→ **PROBLEM TO SOLVE**:
Look through the data below and show every line that includes "States".

→ **MATERIAL FOR THIS EXERCISE**:
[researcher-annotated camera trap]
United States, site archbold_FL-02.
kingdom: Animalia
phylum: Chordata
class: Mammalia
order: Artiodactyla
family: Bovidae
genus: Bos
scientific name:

---

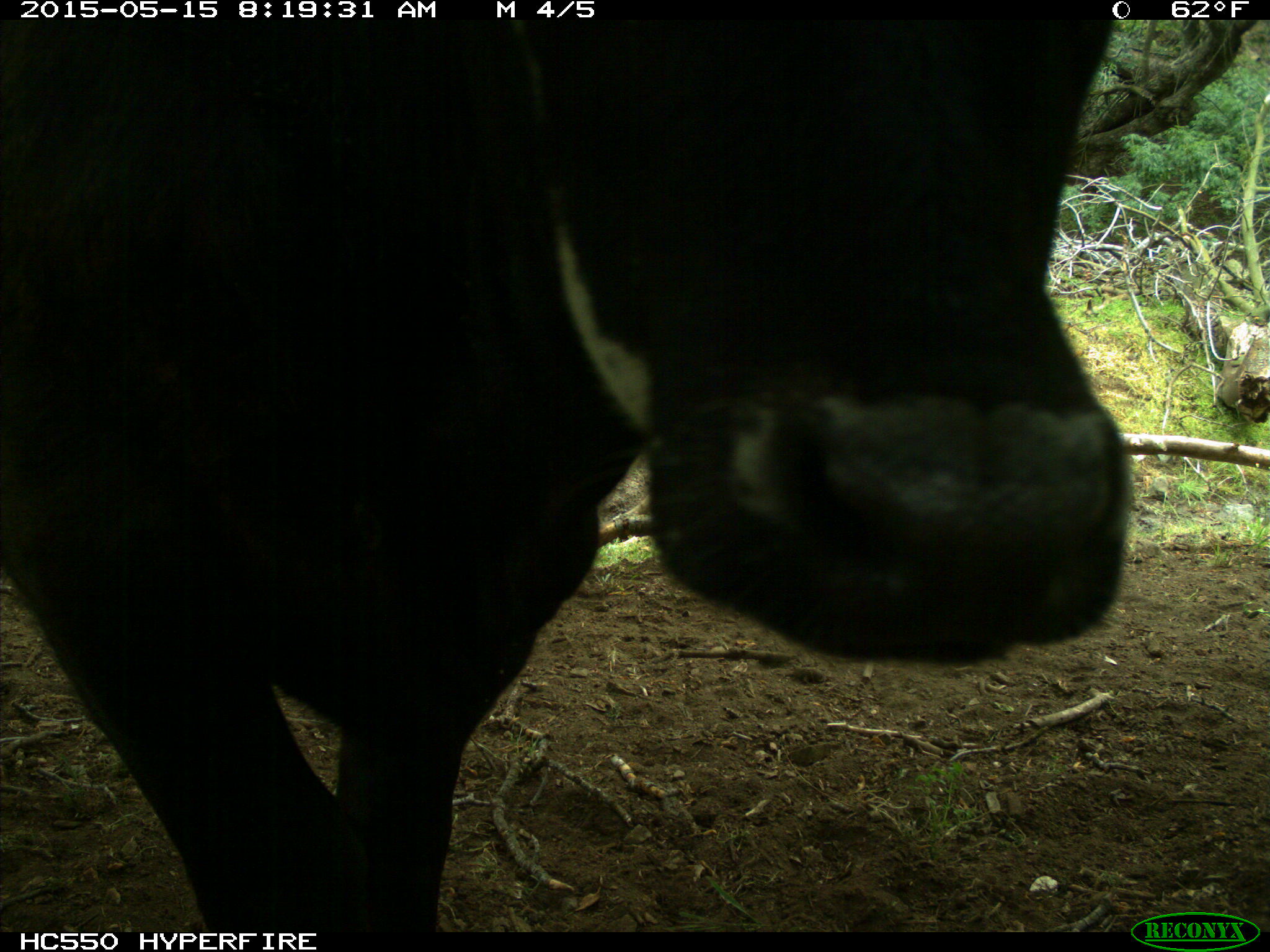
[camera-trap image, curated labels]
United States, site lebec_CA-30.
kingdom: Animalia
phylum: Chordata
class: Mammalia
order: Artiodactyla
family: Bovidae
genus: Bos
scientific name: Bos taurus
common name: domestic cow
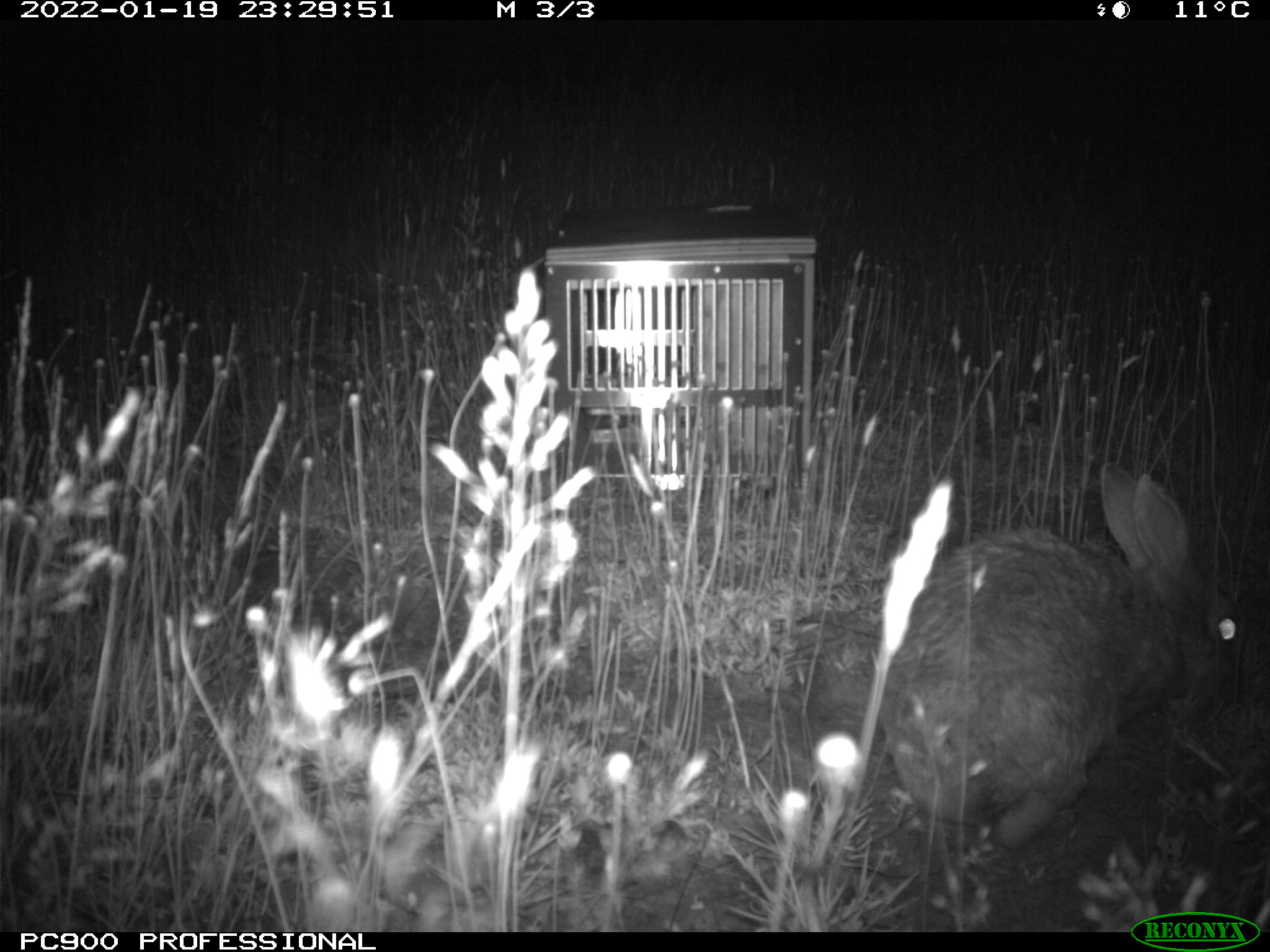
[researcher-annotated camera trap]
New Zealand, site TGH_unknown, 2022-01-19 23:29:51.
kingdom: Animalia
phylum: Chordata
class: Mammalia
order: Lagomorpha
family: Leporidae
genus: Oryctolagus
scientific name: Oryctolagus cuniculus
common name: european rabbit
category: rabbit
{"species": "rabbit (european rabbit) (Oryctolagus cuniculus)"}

--

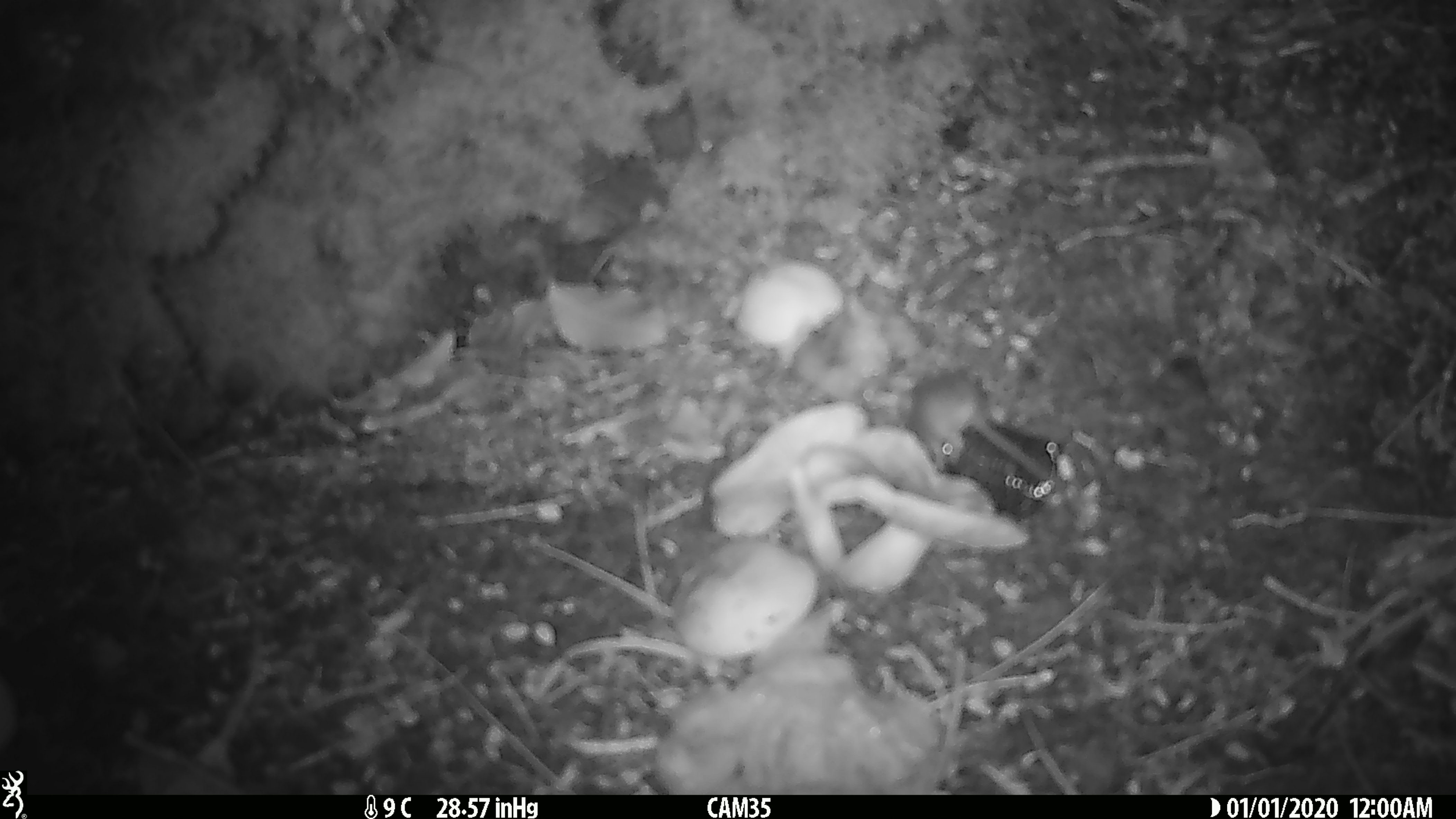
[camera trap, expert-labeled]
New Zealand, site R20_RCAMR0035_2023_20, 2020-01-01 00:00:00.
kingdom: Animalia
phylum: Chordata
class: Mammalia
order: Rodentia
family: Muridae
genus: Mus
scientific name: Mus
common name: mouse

→ **YOUR SOLUTION**:
United States, site archbold_FL-02.
United States, site lebec_CA-30.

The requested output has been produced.